Nama yang sama dengan wanita yang duduk di samping Unang.
"Nggak apa-apa, Kak. Kebetulan kampusku, kan deket
sini." Alula menjawab dengan riang. Menutupi perasaan gundahnya. "By the way, selamat, ya," lanjut gadis itu sembari memamerkan senyum manis pada Unang dan perempuan di sampingnya.

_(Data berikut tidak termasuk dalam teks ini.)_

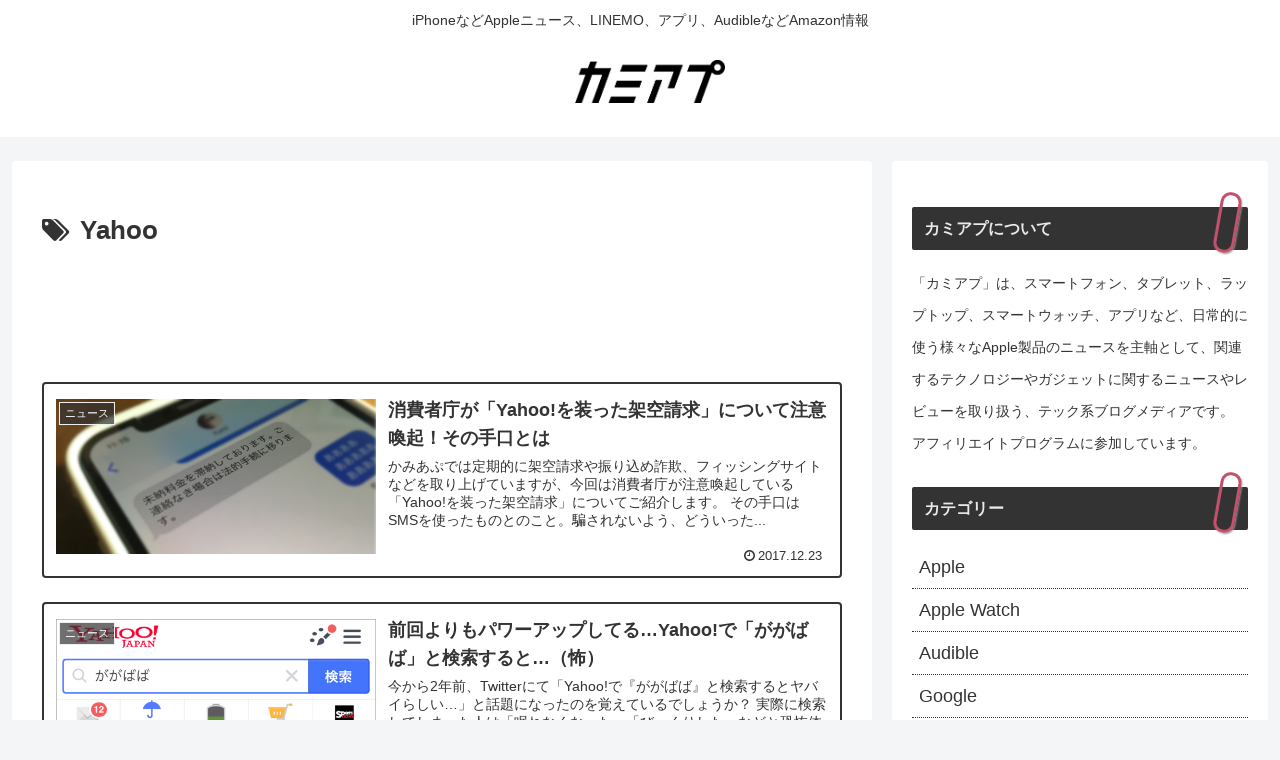

--- FILE ---
content_type: text/html; charset=utf-8
request_url: https://www.google.com/recaptcha/api2/aframe
body_size: 266
content:
<!DOCTYPE HTML><html><head><meta http-equiv="content-type" content="text/html; charset=UTF-8"></head><body><script nonce="Mzvrrz9108uhFwrvOA3MOg">/** Anti-fraud and anti-abuse applications only. See google.com/recaptcha */ try{var clients={'sodar':'https://pagead2.googlesyndication.com/pagead/sodar?'};window.addEventListener("message",function(a){try{if(a.source===window.parent){var b=JSON.parse(a.data);var c=clients[b['id']];if(c){var d=document.createElement('img');d.src=c+b['params']+'&rc='+(localStorage.getItem("rc::a")?sessionStorage.getItem("rc::b"):"");window.document.body.appendChild(d);sessionStorage.setItem("rc::e",parseInt(sessionStorage.getItem("rc::e")||0)+1);localStorage.setItem("rc::h",'1770106339668');}}}catch(b){}});window.parent.postMessage("_grecaptcha_ready", "*");}catch(b){}</script></body></html>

"Makasih, La. Sampaikan salam untuk bapak dan ibu, ya."
Ujar Unang disusul kalimat pamit dari keduanya.
Alula masih di tempat yang sama. Memandangi amplop berwarna
hijau muda dengan ornamen bunga-bunga yang cantik. Tertera nama Rosa di samping
nama lelaki yang masih dikaguminya sampai detik ini. Alula memejamkan mata,
menahan air mata yang hampir tumpah di pipinya.
Asa itu pupus setelah lima tahun lamanya berharap. Alula
memandang gerimis dari jendela besar food
court. Gerimis yang sama yang terjadi dalam hatinya.